> [Exercise goal]: How does the data below read from its first line through the line containing "category: gazellethomsons"? Print those lines exactly.

Stored data entries:
------------------------------

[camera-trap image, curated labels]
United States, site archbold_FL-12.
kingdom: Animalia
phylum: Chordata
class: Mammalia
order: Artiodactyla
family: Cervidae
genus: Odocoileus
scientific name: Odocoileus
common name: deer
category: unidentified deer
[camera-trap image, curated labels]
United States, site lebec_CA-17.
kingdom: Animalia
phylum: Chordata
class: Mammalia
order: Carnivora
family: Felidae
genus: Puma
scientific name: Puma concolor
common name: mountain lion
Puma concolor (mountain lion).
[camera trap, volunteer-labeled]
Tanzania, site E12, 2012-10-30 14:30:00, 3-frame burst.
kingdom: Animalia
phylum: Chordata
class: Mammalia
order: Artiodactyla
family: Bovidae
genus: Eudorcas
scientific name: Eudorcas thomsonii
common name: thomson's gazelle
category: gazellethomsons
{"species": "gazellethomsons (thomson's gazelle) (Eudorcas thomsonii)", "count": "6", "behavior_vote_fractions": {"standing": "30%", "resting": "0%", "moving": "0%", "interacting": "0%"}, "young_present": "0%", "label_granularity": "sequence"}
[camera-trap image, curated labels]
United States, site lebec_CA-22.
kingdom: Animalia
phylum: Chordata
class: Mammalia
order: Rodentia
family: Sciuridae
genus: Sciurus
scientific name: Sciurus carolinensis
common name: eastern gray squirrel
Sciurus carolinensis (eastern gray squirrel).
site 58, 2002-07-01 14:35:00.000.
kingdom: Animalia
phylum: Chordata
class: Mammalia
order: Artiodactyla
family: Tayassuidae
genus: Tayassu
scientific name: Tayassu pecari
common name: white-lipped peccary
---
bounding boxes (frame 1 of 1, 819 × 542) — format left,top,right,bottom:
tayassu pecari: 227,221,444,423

------------------------------

> [Reply to the task]:
[camera-trap image, curated labels]
United States, site archbold_FL-12.
kingdom: Animalia
phylum: Chordata
class: Mammalia
order: Artiodactyla
family: Cervidae
genus: Odocoileus
scientific name: Odocoileus
common name: deer
category: unidentified deer
[camera-trap image, curated labels]
United States, site lebec_CA-17.
kingdom: Animalia
phylum: Chordata
class: Mammalia
order: Carnivora
family: Felidae
genus: Puma
scientific name: Puma concolor
common name: mountain lion
Puma concolor (mountain lion).
[camera trap, volunteer-labeled]
Tanzania, site E12, 2012-10-30 14:30:00, 3-frame burst.
kingdom: Animalia
phylum: Chordata
class: Mammalia
order: Artiodactyla
family: Bovidae
genus: Eudorcas
scientific name: Eudorcas thomsonii
common name: thomson's gazelle
category: gazellethomsons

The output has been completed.